From Religious Form, Chinese Time and the Redemption of the Sparks

This week our first contribution is a recent talk by Reza Shah-Kazemi, “From Religious Form to Spiritual Essence: Esoteric Perspectives on Islam and Christianity,” dealing in particular with insights from Ibn Arabi and Meister Eckhart:

We call this humility ‘radical’ because it goes to the very root of our existence, or rather, it uncovers the fundamental ambiguity of our existence: that we are at once pure nothingness and pure Being. The gnostics, the true knowers, are aware that their true identity is the Real… they recognize themselves in the Light which they discover in the depths of their hearts.

From the Philippines, an article by Manuel Dy, Jr. on “The Chinese View of Time”:

Just as a good teacher “reviews the old so as to find out the new,” so also time creatively reappropriates or recuperates the past, instead of merely reinstalling or destroying it.

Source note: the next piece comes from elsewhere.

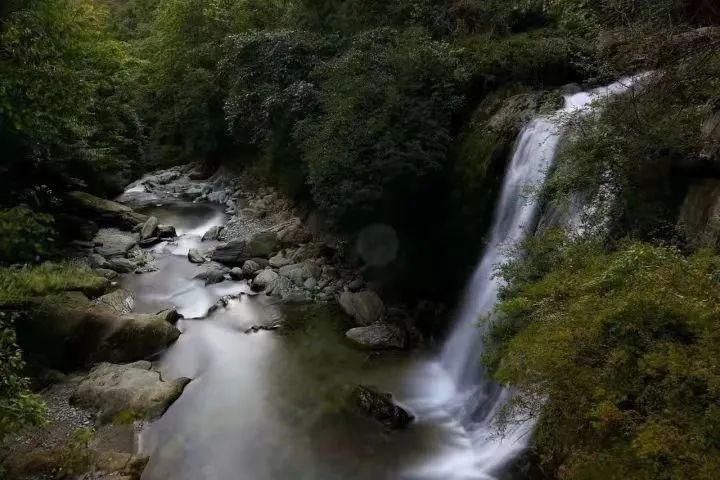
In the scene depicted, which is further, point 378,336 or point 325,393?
point 378,336

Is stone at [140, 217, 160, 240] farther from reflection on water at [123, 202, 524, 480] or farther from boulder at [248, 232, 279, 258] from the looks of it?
reflection on water at [123, 202, 524, 480]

And finally an article by Louis Jacobs surveying and explaining the crucial kabbalistic doctrine of the “uplifting of sparks” (birur hanitzutzot), as part of the ongoing “reparation of the world” (tikun olam):

We find many a hasidic tale of a master being propelled by a force beyond his control to journey to distant places for no other purpose than to carry out there some task, otherwise neutral or insignificant, that would have the effect of rescuing the holy sparks held there captive by the kelipot—these sparks awaiting the coming of the one rescuer whose soul-root is close to them in the divine scheme.